If he isn’t, then suddenly, there is additional intrigue looming, in the form of one Zach Johnson, who already made the travel squad last year and has progressed far faster than anticipated (I am speaking for myself here), throwing for something like 6 TDs: 0 INTs in those same scrimmages.
Am I suggesting that Chase’s job is in danger? Not at this point in time – that determination won’t be made until the fall camps at the earliest, and likely not even until after some poor play during the season. He’s earned that leeway, and we should know better than to count him out at this point. But, if you want to rebuild buzz, watching QB1 direct the offense on Saturday confidently and efficiently (particularly in early downs, deep throws, and using all sides of the field) would go a long way toward that.
2) Jeremiah Hunter
He would have played a key role for the Bears in 2020. He has continued to draw rave reviews from the staff, who praise his catch radius, his effort, and his consistency.

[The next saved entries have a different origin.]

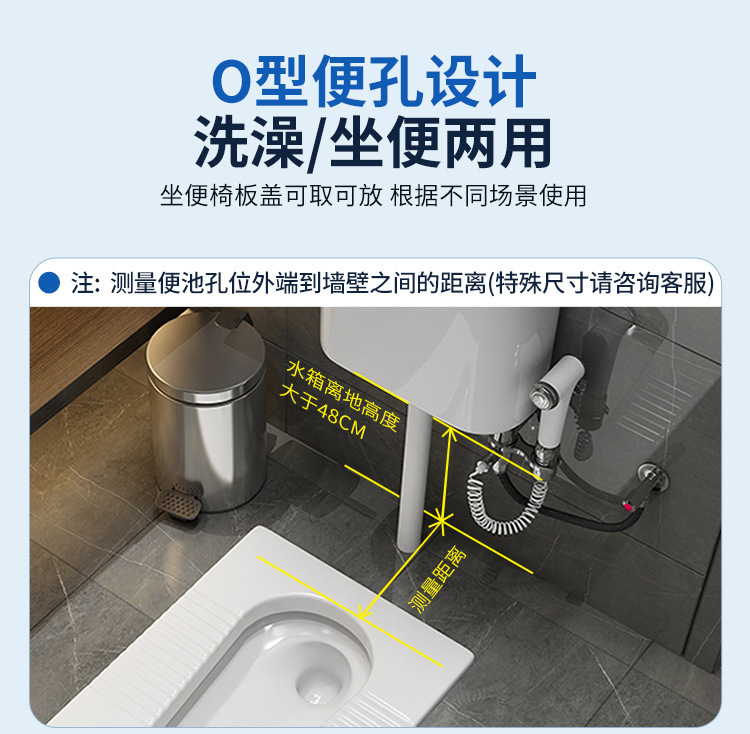 O型便孔设计
洗澡/坐便两用

坐便椅板盖可取可放 根据不同场景使用

注: 测量便池孔位外端到墙壁之间的距离(特殊尺寸请咨询客服)

水箱离地高度
大于48CM

测量距离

Now, the rest of us will be looking to see the same.
3) The Young Noses
Outside of Hunter, Ricky Correia and Stanley McKenzie are two other youngsters that have the potential to raise the ceiling for the Bears this fall – the lack of a true nose, or even bodies that could hold up there consistently, meant a chain reaction of things last season: BRETT had to play out of position, taking him away from ruining the lives of other offensive linemen in one on one play, which meant less guaranteed opportunities for the ILBs to play cleanly and unimpeded, which meant…
And you get the idea. The fact that both are set to see time this fall undoes that aforementioned reaction.
The fact that they’ll be joined by reinforcements up front in the summer is even better.
4) Deng at OLB
It’s not worth belaboring the point about Deng’s 2020. He didn’t have the one he wanted, he got a legacy game for his efforts against Oregon, and on top of that, it’s fantastic that he’s returned for another year in a position that should be more natural to his skill set.
Instead, this spring the staff has opted to let him do what he does best – use that freakish wingspan and athleticism – should equal a massive season, especially when the other guy across from him is Goode. If they need more size, they can bring in Croteau or Marqez Bimage. If they need even more speed, then they can rotate in Orin Patu, who seems to have finally completed his weight gain, like Goode did before him.
(Godzilla’s nephew, Patrick Hisatake, is lurking somewhere here too.)
Alright, screw it.
4) All the OLBs. Every last one of them.
5) Tre Watson
The Bears struggled in the back end last year under Yates. Whether that is fair to blame entirely on him is no longer relevant – what they have in his place is a guy with noted recruiting chops, a young voice, and a rallying identity for this unit, three things they lost when GA moved onto the NFL.
I am deeply fascinated by how he gets the most out of the personnel that Cal have available to him, including a rotation of safeties that goes legitimately four deep (even if they didn’t play up to their potential last year), and some really good young corners on the way up.